*** Provided text ***
Johannes Schmidt-Hieber is waiting with bated breath. Almost every week, the media write about the extraordinary capabilities of self-learning algorithms: computer programmes that can learn from the vast quantities of data they are being fed. They can recognise faces, distinguish tumours, speak new languages, decipher handwriting, engage in trade and so on. The possibilities are seemingly endless and the expectations are high – too high, if you ask Schmidt-Hieber. In early October, the government announced its plan to work together with businesses to invest two billion euros in artificial intelligence over the next seven years. Good news, you might think, yet the professor is worried. ‘No one is asking what the result of these investments should be. It is primarily being done because other countries are doing it too. That is not a very good reason.’
Schmidt-Hieber fears that the government has allowed itself to be swept away by lofty expectations that will eventually go unrealised. ‘These past five years, quite a few problems have been solved. People believe you can extrapolate that rising trend into the future, but it will probably level out instead. If the expectations are too high and go unrealised, no one will want to invest in the field anymore. The result will be an ‘AI winter’, just like we saw in the ‘70s and ‘90s.’
Deep learning
The breakthroughs in the field of deep learning are clouding our view of the problems that continue to plague the field. While computer scientists and tech companies from all over the world are working on myriad applications, no one can oversee the field as a whole. ‘Even experts cannot see the big picture. Too many articles are being published and it is impossible to keep up,’ he says in his office. ‘You'll probably end up repeating someone else's work. Doctoral candidates need time to conduct their research, but others may publish two or three articles about the same topic in the meantime.’
Developments occur so rapidly that peer review is often skipped over. This may compromise the quality of the publications. Schmidt-Hieber: ‘During a summer school on self-learning algorithms at Berkeley, a panel discussion between people at the very top of the field was held exclusively about this topic: how can we reduce the output and increase the quality of publications?’
'We must acquire knowledge at a higher, more abstract level'
The professor's solution: statisticians must return to their ivory towers. That might come as a shock in a time when valorisation and the social application of theoretical knowledge are key concerns of the scientific community. However, the problem his field faces is that there is no solid theoretical foundation yet. ‘We must acquire knowledge at a higher, more abstract level, which we can then impart on the next generation. After all, our descendants cannot read thousands of articles or explore five hundred different variations of a method. It has practical use too, because how can we hope to improve anything about our methods in five years’ time if no one can read even one percent of everything that is being published?’
Neural networks
Self-learning algorithms, also known as neural networks, are loosely based on the human brain. They contain several layers of ‘neurons’, countless units that solve sub-problems and share the results with each other. Although the result is visible, as are the data you put in, the computational process that occurs in between remains clouded in obscurity. Schmidt-Hieber does not, as is commonly done, compare the algorithms to black boxes. Instead, he likens them to croquettes: we can examine what is inside, but that mass of numbers does not tell us a whole lot.
*** End of Provided text ***
*** Dataset content ***
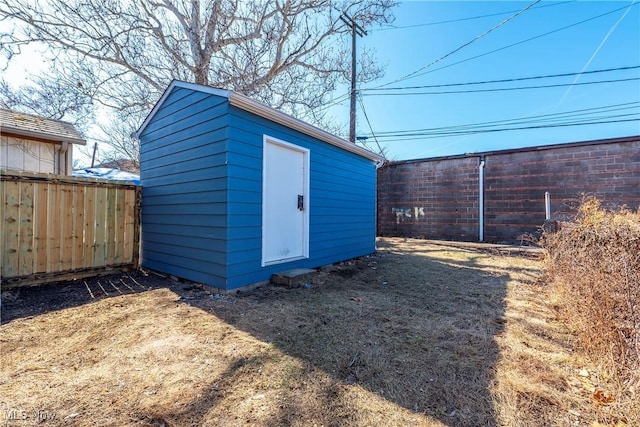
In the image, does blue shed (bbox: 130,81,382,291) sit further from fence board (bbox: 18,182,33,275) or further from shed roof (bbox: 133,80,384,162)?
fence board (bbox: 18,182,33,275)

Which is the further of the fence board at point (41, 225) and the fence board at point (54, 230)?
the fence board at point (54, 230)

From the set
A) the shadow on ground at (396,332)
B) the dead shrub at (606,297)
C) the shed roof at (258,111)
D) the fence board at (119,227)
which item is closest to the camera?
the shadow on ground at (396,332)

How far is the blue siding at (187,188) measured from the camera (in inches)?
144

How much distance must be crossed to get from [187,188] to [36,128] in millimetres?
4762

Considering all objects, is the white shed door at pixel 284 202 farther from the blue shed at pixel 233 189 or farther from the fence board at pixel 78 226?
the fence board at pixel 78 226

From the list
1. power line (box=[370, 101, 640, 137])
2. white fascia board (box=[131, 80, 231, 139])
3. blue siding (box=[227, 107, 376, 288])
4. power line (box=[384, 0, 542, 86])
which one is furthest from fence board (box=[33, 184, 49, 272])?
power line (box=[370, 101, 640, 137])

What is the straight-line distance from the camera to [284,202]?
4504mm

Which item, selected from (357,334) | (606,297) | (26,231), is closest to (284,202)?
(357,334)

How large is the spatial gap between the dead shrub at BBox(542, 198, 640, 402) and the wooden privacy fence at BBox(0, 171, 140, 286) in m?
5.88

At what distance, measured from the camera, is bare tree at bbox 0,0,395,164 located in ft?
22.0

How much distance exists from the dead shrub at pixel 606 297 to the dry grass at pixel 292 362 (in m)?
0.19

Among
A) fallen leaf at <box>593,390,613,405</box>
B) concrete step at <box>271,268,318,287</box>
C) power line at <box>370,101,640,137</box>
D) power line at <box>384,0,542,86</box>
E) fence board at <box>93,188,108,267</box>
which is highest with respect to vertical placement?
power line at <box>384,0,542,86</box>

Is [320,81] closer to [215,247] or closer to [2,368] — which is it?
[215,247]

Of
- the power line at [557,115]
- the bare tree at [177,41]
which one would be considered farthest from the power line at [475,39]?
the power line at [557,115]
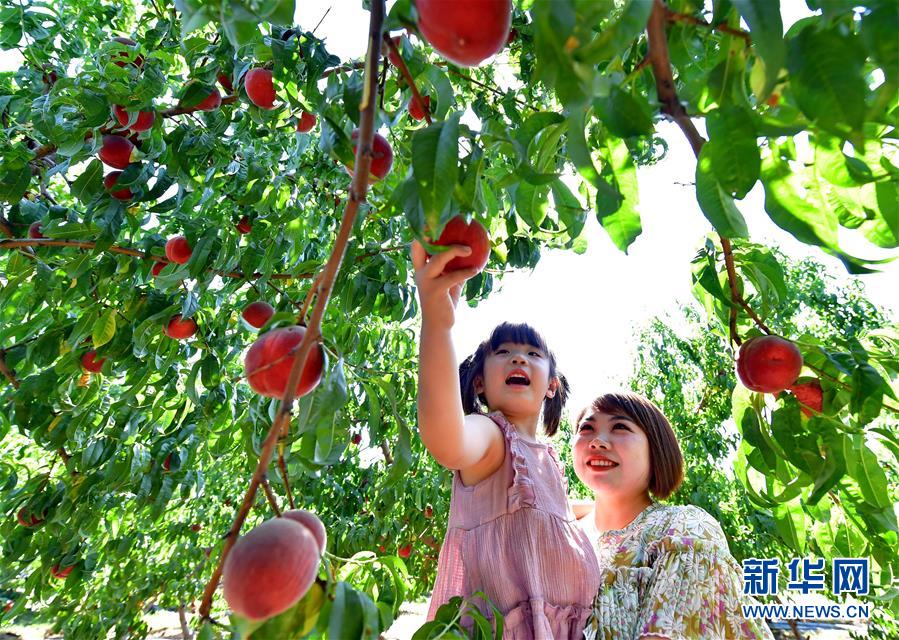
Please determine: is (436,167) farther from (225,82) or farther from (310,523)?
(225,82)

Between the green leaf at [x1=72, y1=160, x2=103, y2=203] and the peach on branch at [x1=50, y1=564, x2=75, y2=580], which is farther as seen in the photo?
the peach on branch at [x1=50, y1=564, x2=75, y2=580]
*** End of Dataset content ***
_Problem set_
A – Based on the article about Schmidt-Hieber, decide whether each statement agrees with it. Answer yes or no for each, and quote the words that settle it. (i) The government plans to invest two billion euros in artificial intelligence over seven years. (ii) Schmidt-Hieber compares self-learning algorithms to black boxes. (iii) A panel discussion at a Berkeley summer school dealt with reducing the output and raising the quality of publications.
B – According to the article about Schmidt-Hieber, in which decades did earlier AI winters occur?
None of the rows are needed to complete these tasks.

_Exercise results_
A –
(i) Yes: "the government announced its plan to work together with businesses to invest two billion euros in artificial intelligence over the next seven years"
(ii) No: "Schmidt-Hieber does not, as is commonly done, compare the algorithms to black boxes."
(iii) Yes: "a panel discussion between people at the very top of the field was held exclusively about this topic: how can we reduce the output and increase the quality of publications?"

B – In the '70s and '90s.